38      Par conséquent, l’examen du point de savoir si une clause telle que celle en cause dans l’affaire au principal est « claire et compréhensible », au sens de la directive 93/13, doit être effectué par le juge national au regard de l’ensemble des éléments de fait pertinents. Plus particulièrement, il incombe à ce juge de vérifier, en tenant compte des circonstances entourant la conclusion du contrat, si a été communiqué au consommateur l’ensemble des éléments susceptibles d’avoir une incidence sur la portée de son engagement, lui permettant d’évaluer les conséquences financières de celui-ci (voir, en ce sens, arrêt du 3 mars 2020, Gómez del Moral Guasch, C‑125/18, EU:C:2020:138, point 52 et jurisprudence citée).

39      S’agissant, en second lieu, du moment auquel ces éléments doivent être portés à la connaissance du consommateur, la Cour a jugé que la fourniture, avant la conclusion du contrat, de l’information relative aux conditions contractuelles et aux conséquences de cette conclusion est, pour un consommateur, d’une importance fondamentale.

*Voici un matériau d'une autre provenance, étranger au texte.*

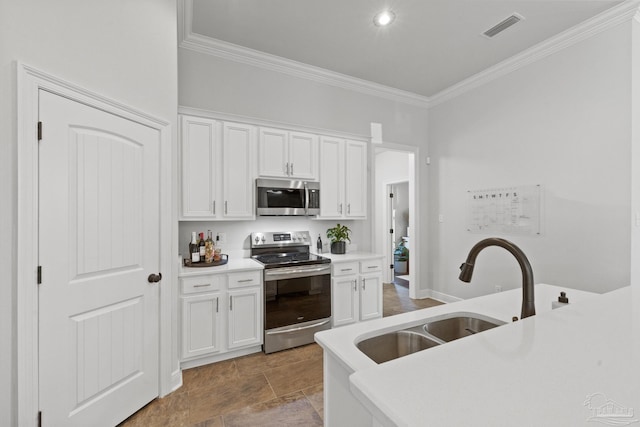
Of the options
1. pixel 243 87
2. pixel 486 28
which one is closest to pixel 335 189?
pixel 243 87

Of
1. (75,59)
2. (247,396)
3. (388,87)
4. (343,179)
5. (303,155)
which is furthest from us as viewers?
(388,87)

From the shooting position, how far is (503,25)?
2.88 m

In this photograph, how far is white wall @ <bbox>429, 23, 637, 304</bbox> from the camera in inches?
105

C’est, notamment, sur le fondement de cette information que ce dernier décide s’il souhaite être lié par les conditions rédigées préalablement par le professionnel (arrêt du 9 juillet 2020, Ibercaja Banco, C‑452/18, EU:C:2020:536, point 47 et jurisprudence citée).

40      En l’occurrence, il y a lieu d’observer que, ainsi que le précise la juridiction de renvoi, la clause relative au prix se limite à indiquer que les honoraires à percevoir par le professionnel s’élèvent à un montant de 100 euros pour chaque heure de services juridiques fournis. Un tel mécanisme de fixation du prix ne permet pas, en l’absence de toute autre information apportée par le professionnel, à un consommateur moyen, normalement informé et raisonnablement attentif et avisé, d’évaluer les conséquences financières qui découlent de cette clause, à savoir le montant total à payer pour ces services.

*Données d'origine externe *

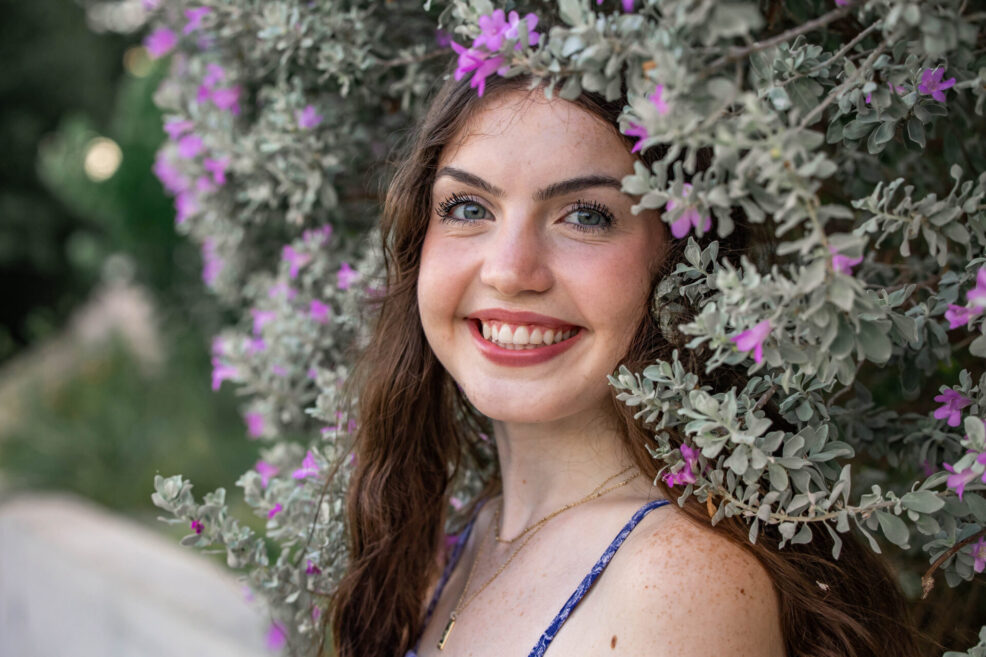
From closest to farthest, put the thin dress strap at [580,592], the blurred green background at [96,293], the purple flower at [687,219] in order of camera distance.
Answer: the purple flower at [687,219], the thin dress strap at [580,592], the blurred green background at [96,293]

41      Certes, compte tenu de la nature des services qui font l’objet d’un contrat de prestation de services juridiques, il est souvent difficile, voire impossible, pour le professionnel de prévoir, dès la conclusion du contrat, le nombre exact d’heures nécessaires afin de fournir de tels services et, par voie de conséquence, le coût total effectif de ceux-ci.

42      Par ailleurs, la Cour a jugé que le respect par un professionnel de l’exigence de transparence, visée à l’article 4, paragraphe 2, et à l’article 5 de la directive 93/13, doit être apprécié par rapport aux éléments dont ce professionnel disposait au moment de la conclusion du contrat qu’il a conclu avec le consommateur (arrêt du 9 juillet 2020, Ibercaja Banco, C‑452/18, EU:C:2020:536, point 49).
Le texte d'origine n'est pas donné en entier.